> [BRANO DA LEGGERE]:
=-=-=

Binge Eating
Il cibo come strategia
Il disturbo da Binge Eating o disturbo da alimentazione incontrollata, è stato riconosciuto solo nel 2013 come categoria diagnostica distinta dal Manuale Diagnostico e Statistico dei Disturbi Mentali (DSM-5).
Per diagnosticare un Disturbo da Binge Eating è necessaria la presenza di almeno 1 episodio bulimico oggettivo la settimana per 3 mesi. Un episodio bulimico oggettivo è caratterizzato dall’assunzione in meno di due ore di una quantità di cibo più grande di quella che le persone mangerebbero in un simile periodo di tempo e dalla sensazione di perdere il controllo, cioè di non potersi fermare una volta che si è iniziato.

=-=-=

> [COMPITO DA SVOLGERE]:
Traduci in inglese questa frase del brano sul Binge Eating: "Il disturbo da Binge Eating o disturbo da alimentazione incontrollata, è stato riconosciuto solo nel 2013 come categoria diagnostica distinta dal Manuale Diagnostico e Statistico dei Disturbi Mentali (DSM-5)."

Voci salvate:
=-=-=

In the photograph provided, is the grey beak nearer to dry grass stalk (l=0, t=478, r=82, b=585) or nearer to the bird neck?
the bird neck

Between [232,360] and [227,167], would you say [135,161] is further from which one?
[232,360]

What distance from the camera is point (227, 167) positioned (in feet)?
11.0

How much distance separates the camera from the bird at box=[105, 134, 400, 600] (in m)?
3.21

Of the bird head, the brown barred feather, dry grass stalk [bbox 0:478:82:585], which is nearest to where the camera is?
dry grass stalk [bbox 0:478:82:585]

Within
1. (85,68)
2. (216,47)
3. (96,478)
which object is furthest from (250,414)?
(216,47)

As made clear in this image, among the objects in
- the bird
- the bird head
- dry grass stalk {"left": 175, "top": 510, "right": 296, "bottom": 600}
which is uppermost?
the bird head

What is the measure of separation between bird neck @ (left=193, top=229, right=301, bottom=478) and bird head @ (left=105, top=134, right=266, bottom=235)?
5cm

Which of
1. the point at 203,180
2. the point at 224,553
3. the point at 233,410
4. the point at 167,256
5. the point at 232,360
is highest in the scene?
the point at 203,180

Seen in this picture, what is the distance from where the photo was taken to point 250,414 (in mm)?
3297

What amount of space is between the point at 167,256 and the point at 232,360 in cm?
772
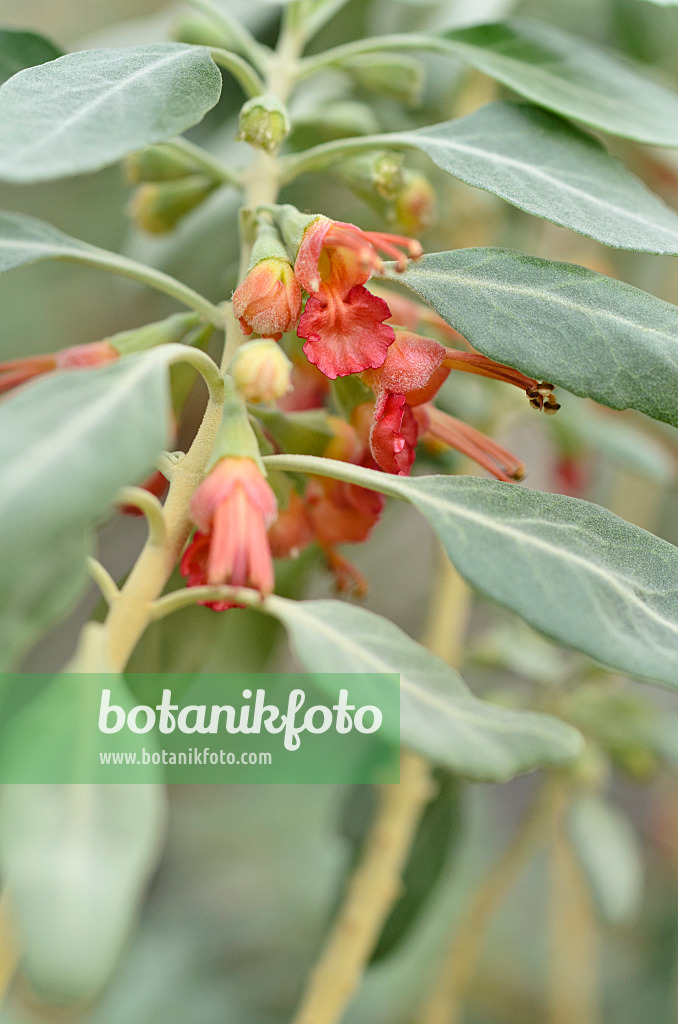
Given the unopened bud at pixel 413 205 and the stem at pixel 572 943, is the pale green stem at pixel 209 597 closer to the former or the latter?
the unopened bud at pixel 413 205

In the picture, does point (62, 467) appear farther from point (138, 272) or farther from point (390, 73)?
point (390, 73)

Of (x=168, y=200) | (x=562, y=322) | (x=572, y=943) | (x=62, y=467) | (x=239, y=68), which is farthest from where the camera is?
(x=572, y=943)

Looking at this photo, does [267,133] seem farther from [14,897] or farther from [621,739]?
[621,739]

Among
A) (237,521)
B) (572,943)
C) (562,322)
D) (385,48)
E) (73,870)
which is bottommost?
(572,943)

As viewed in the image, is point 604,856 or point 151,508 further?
point 604,856

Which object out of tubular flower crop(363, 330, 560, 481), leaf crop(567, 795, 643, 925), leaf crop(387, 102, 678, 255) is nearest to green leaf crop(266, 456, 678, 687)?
tubular flower crop(363, 330, 560, 481)

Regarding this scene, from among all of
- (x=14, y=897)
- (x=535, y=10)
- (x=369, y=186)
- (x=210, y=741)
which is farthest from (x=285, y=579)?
(x=535, y=10)

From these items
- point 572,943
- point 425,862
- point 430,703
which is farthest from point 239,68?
point 572,943
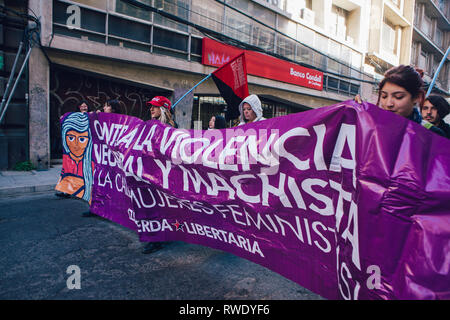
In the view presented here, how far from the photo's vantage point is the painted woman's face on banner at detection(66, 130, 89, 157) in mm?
4370

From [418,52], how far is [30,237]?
35.0 meters

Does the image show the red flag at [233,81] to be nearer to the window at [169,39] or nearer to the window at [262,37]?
the window at [169,39]

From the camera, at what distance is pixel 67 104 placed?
8.78 metres

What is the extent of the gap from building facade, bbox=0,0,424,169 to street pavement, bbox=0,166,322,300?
406 centimetres

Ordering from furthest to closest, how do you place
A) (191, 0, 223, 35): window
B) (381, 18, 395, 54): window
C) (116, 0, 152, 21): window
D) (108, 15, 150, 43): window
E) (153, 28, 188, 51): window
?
1. (381, 18, 395, 54): window
2. (191, 0, 223, 35): window
3. (153, 28, 188, 51): window
4. (116, 0, 152, 21): window
5. (108, 15, 150, 43): window

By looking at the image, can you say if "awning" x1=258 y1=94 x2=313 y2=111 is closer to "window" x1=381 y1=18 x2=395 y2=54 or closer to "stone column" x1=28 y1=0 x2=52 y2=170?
"stone column" x1=28 y1=0 x2=52 y2=170

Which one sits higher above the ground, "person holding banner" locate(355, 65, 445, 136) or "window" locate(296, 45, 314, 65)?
"window" locate(296, 45, 314, 65)

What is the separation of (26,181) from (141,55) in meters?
5.28

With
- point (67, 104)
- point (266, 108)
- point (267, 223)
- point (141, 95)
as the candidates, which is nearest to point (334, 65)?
point (266, 108)

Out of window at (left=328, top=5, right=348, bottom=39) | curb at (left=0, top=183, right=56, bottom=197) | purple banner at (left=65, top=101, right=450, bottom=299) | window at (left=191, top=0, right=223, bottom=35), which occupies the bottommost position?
curb at (left=0, top=183, right=56, bottom=197)

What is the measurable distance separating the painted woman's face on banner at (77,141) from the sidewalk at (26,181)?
2.00 m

=-=-=

> [SOLUZIONE DEL PROBLEMA]:
Binge eating disorder, or uncontrolled eating disorder, was recognized as a distinct diagnostic category by the Diagnostic and Statistical Manual of Mental Disorders (DSM-5) only in 2013.